You should make sure a loan not only works comfortably within your monthly budget, but that it also offers terms that make sense for your financial situation and needs. This should include finding a loan that does not charge exorbitant late fees or prepayment penalties. Some of the specific items to compare side-by-side include:
- Origination fees
- Interest rates
- Prepayment penalties
- Repayment timeline
- Monthly payment amount
Alternatives to a short-term personal loan
A short-term personal loan isn’t the only option to get the funds you need. Credit cards don’t charge prepayment penalties and may be a safer option, but if you are unable to qualify, bad credit loans, payday loans and title loans also have short terms.
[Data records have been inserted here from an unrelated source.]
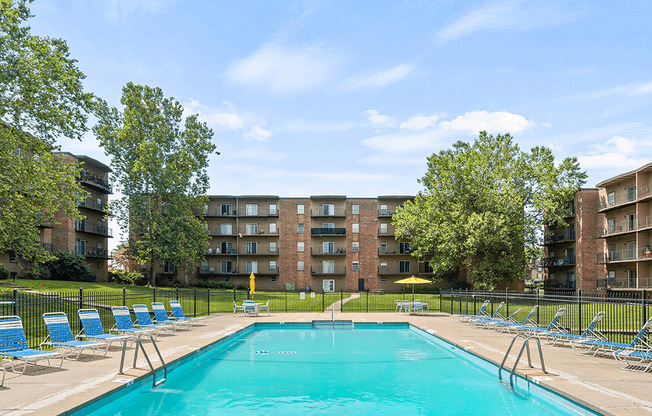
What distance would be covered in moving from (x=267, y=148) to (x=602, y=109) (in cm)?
1694

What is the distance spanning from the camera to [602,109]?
775 inches

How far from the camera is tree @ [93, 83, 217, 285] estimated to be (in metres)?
41.5

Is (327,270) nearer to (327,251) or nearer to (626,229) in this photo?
(327,251)

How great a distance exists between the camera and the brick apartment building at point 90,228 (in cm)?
4441

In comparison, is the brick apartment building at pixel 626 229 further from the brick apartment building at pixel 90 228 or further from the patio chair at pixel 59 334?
the brick apartment building at pixel 90 228

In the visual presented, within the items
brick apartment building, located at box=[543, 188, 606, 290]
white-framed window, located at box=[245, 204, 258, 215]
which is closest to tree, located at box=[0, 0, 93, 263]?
white-framed window, located at box=[245, 204, 258, 215]

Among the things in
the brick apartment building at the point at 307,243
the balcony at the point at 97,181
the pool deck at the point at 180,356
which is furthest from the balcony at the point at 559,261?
the balcony at the point at 97,181

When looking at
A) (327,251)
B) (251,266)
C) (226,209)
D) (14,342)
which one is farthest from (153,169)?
(14,342)

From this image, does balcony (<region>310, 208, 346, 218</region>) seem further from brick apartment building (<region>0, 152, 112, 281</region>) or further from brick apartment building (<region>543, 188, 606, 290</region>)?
brick apartment building (<region>543, 188, 606, 290</region>)

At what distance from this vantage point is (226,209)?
196 feet

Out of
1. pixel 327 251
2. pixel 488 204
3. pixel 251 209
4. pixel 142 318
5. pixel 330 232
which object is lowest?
pixel 142 318

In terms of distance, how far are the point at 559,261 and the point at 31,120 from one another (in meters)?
48.6

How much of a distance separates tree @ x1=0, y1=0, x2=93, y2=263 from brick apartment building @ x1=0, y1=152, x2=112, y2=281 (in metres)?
23.4

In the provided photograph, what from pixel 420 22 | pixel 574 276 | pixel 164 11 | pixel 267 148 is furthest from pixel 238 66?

- Credit cards: If you have a credit card with available credit, you can use it to meet your short-term financial needs. Be sure to repay what you spend before the due date to avoid accruing interest. There are also cards that offer 0 percent APR on purchases for a limited period, but these can be difficult to qualify for.
- Bad credit personal loans: While you won’t get access to the best interest rates, many bad credit lenders do not charge prepayment penalties. These may also have short terms of 24 to 36 months, but if you need longer to repay, some offer terms up to 72 months.
- Payday loans: Payday loans cater to consumers with poor credit and should only be used as a last resort. However, payday loans frequently have high APRs, sometimes 400 percent or more. Most loans do not exceed $500 and are due on your next payday.
- Car title loans: Title loans allow you to borrow up to 50 percent of your car’s market value — if you own it outright. However, expect to pay a hefty interest rate and use your car as collateral. And because your car is collateral, you could lose it if you fall behind on payments.
Bottom line
A personal loan can help you get over a short-term financial hardship or cover an unexpected expense. When researching your options, confirm that the lender does not charge prepayment penalties and compare interest rates. Even if you get a lengthy repayment period with a higher interest rate, your payment will be more affordable — and you’ll have the ability to pay the balance in full early to save on interest.
If a personal loan isn’t a good fit, there are personal loan alternatives available. Be sure to consider the benefits and drawbacks of each to make an informed decision.